ASPs have tried to adapt, offering payment schemes more attuned to budget-challenged facilities. This may lighten the financial load, but it has also added to the complexity of the decision-making that goes into choosing an ASP. Potential customers face a bewildering array of options ranging from "pay once and access many times" to "pay a little the first time and pay more as you access the data."

Stentor offers a month-to-month payment schedule, Reis said. Upgrades and maintenance are included for the lifetime of the contract. Which plan is best depends on the institution and its special needs. Stentor and Evolved Digital Systems have been very successful in gauging those needs. Business is booming for both companies.

On May 21, Stentor announced record bookings in the first quarter of 2004 with the recruitment of 12 new customers. Since launching its iSite PACS in April 2002, the company has accumulated more than $150 million in contract signings.

Evolved Digital Systems announced May 14 a 61% jump in revenues to $4.1 million in the first quarter of 2004, ended March 31, compared with the previous year's period.
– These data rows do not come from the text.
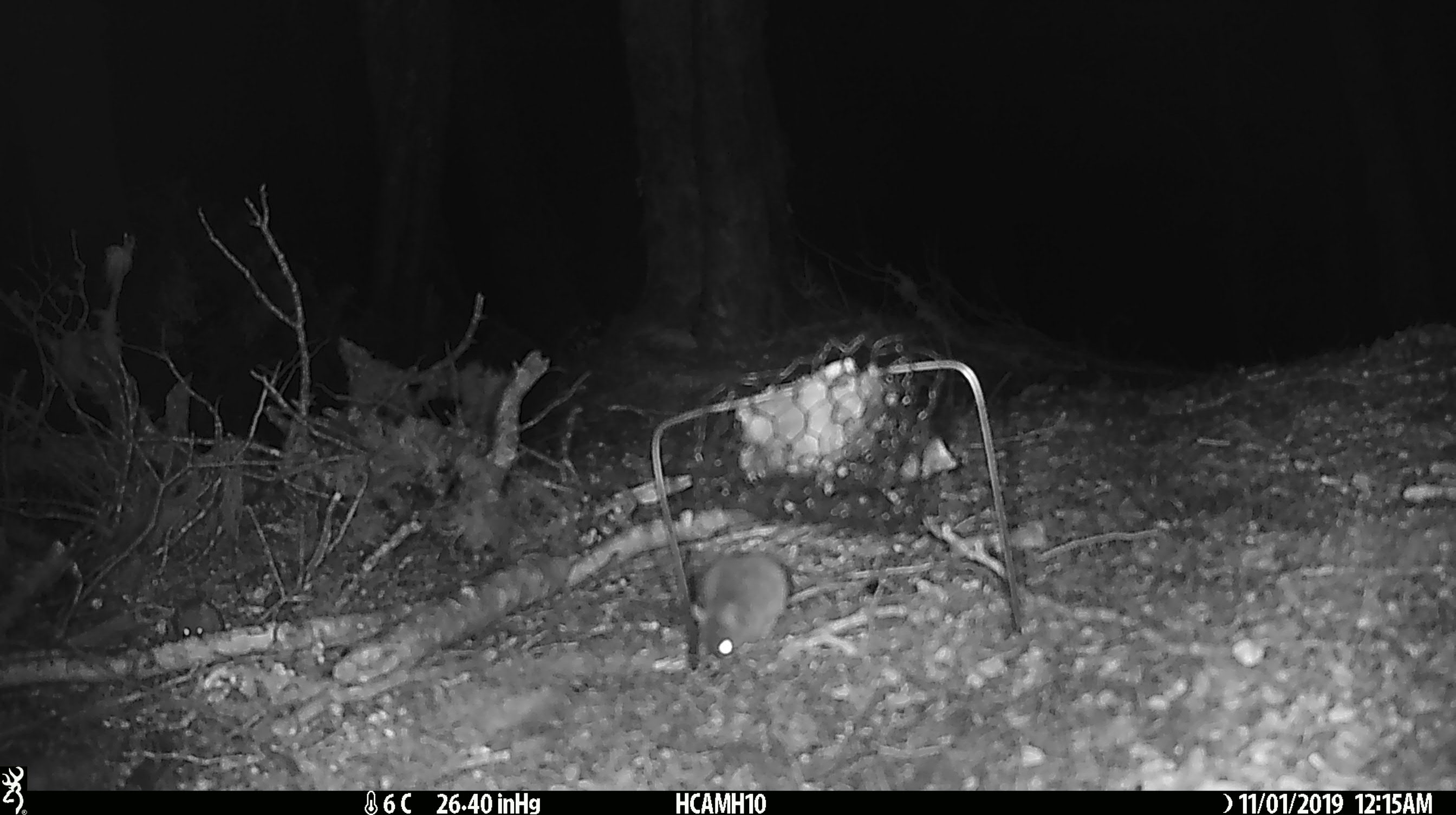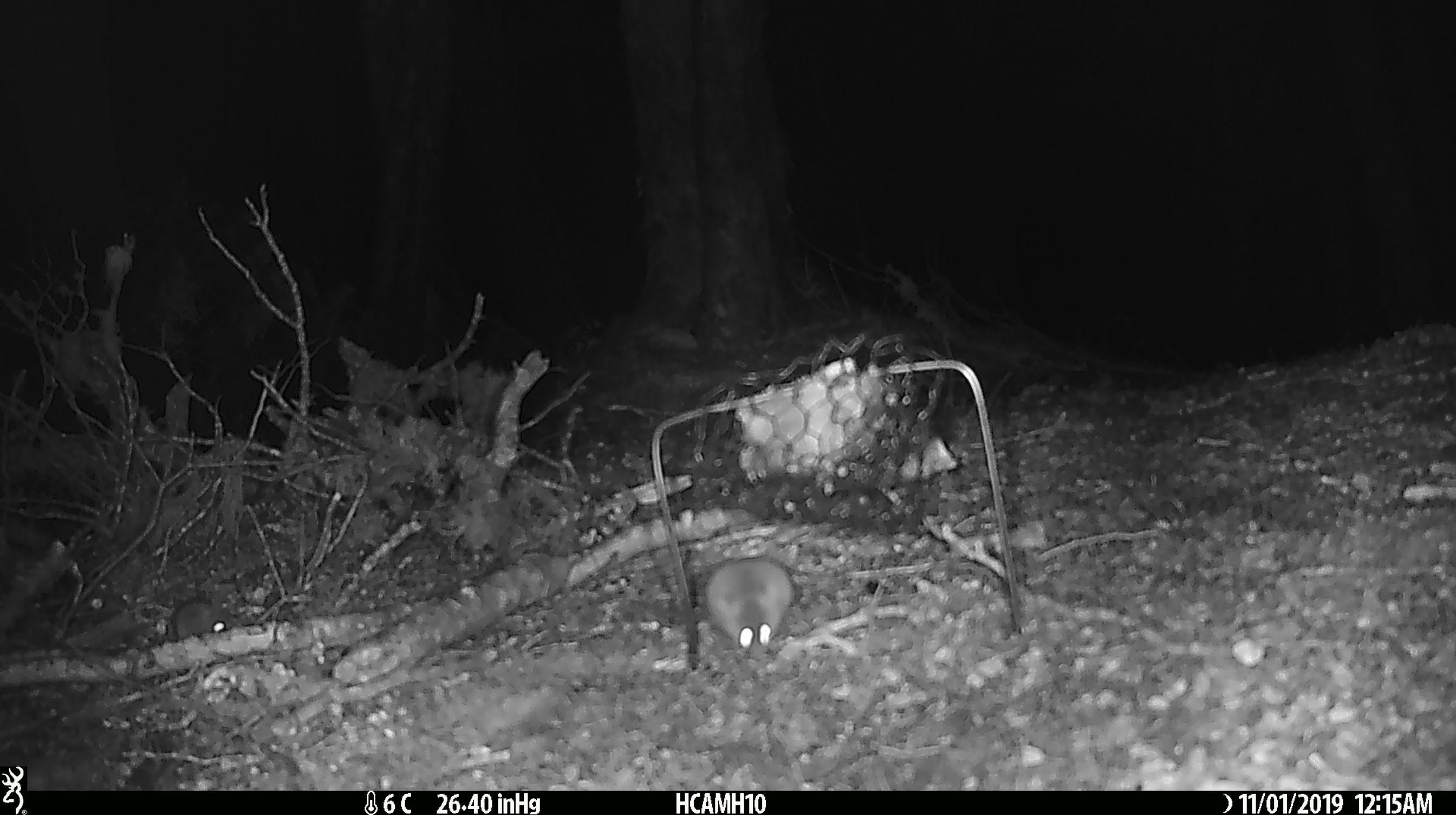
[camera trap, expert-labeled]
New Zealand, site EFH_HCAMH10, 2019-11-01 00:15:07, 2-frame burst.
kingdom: Animalia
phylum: Chordata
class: Mammalia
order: Rodentia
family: Muridae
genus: Mus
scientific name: Mus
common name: mouse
Mouse (Mus).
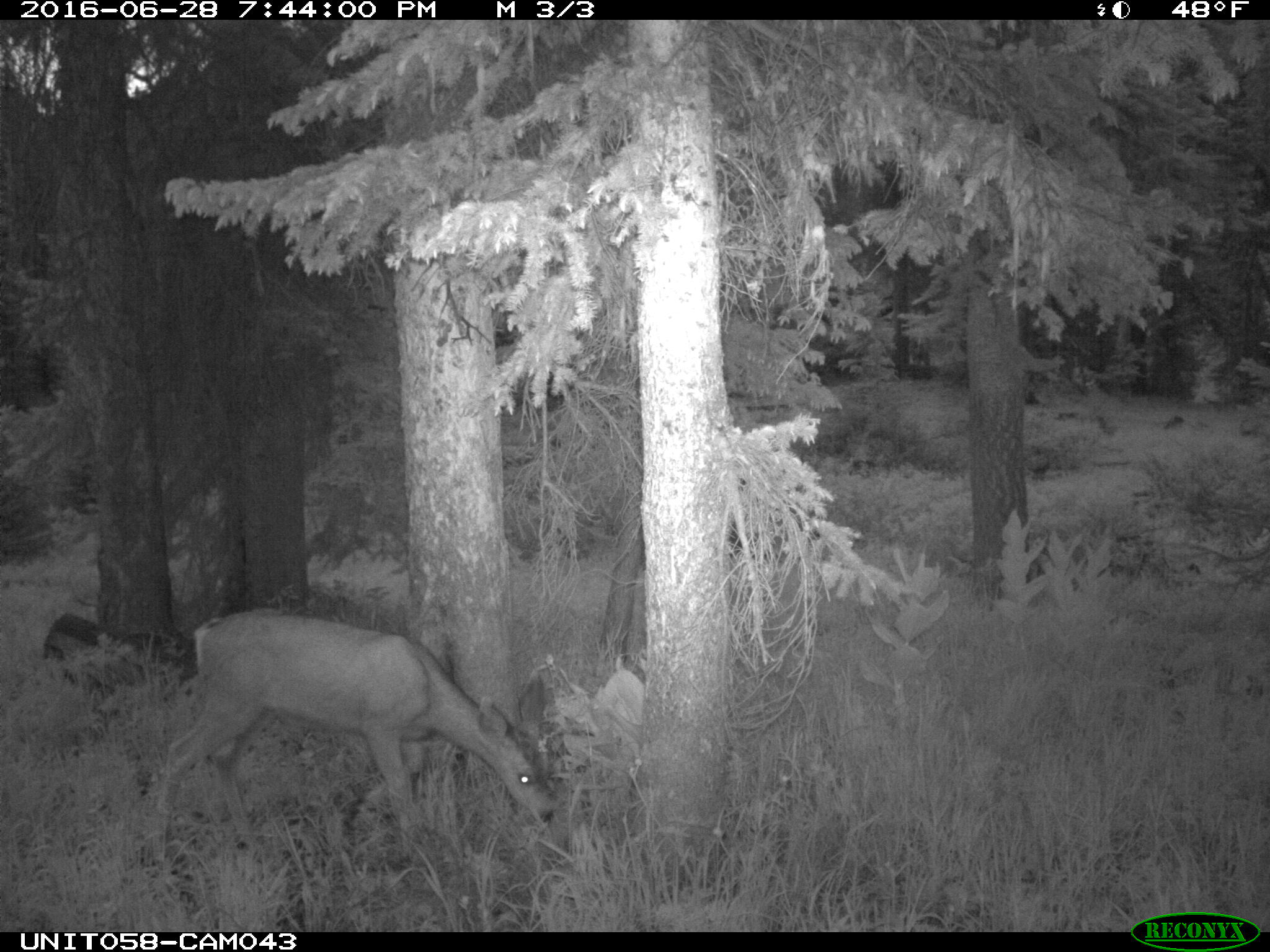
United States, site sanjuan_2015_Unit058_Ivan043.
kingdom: Animalia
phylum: Chordata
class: Mammalia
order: Artiodactyla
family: Cervidae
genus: Odocoileus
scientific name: Odocoileus hemionus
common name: mule deer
Odocoileus hemionus (mule deer).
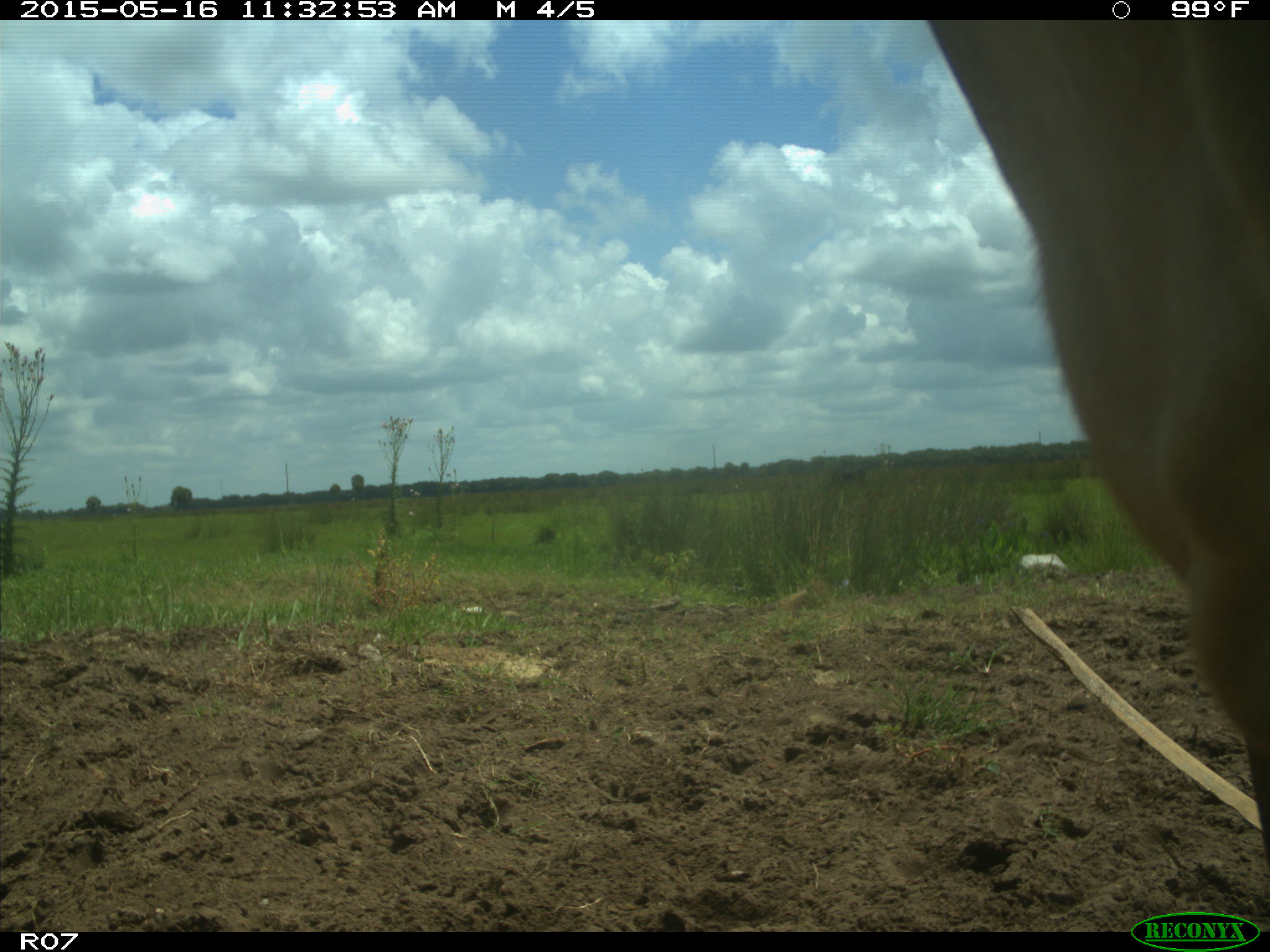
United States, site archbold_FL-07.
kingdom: Animalia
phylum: Chordata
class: Mammalia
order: Artiodactyla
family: Bovidae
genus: Bos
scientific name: Bos taurus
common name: domestic cow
Net loss declined 34% to $5.6 million. President and CEO John Southcott attributed the improving financial picture to an increased focus on the U.S. healthcare market and the development of a newly combined cardiology/radiology image management product.

Feeding this revenue stream are cash-strapped small and midsize institutions. But they are not the only ones. Multisite hospitals or groups of imaging centers may find it advantageous to centralize their PACS needs and personnel, yet many lack the cash to do so. Evolved Digital specializes in such multisite systems.

A typical configuration involves a primary hospital hub with four or five satellite feeders, Lehman said. Going with an ASP provides an affordable way to centralize services and applications with a relatively modest financial outlay. But there is such a thing as an institution too big for an ASP.

Study volume is a deciding factor. Evolved Digital typically deals with hospitals that do about 100,000 studies a year. If that number is much higher, going with an ASP may not be cost-effective.

While several companies supply all PACS services, the bread and butter for ASPs is data storage and disaster recovery. Here ASPs can thrive regardless of the institution size or structure. Whether they themselves benefit from the need for offsite storage, however, is anything but certain. ASPs may be the solution, or they may simply provide the model, as institutions implement their own offsite backups.

In the end, falling prices for storage and innovative ways to manage data may be a conceptual competitor to ASPs, whose operations over time may come to resemble those of companies that provide mobile MR, PET, and CT-providing service until the users get the money and expertise to do it themselves.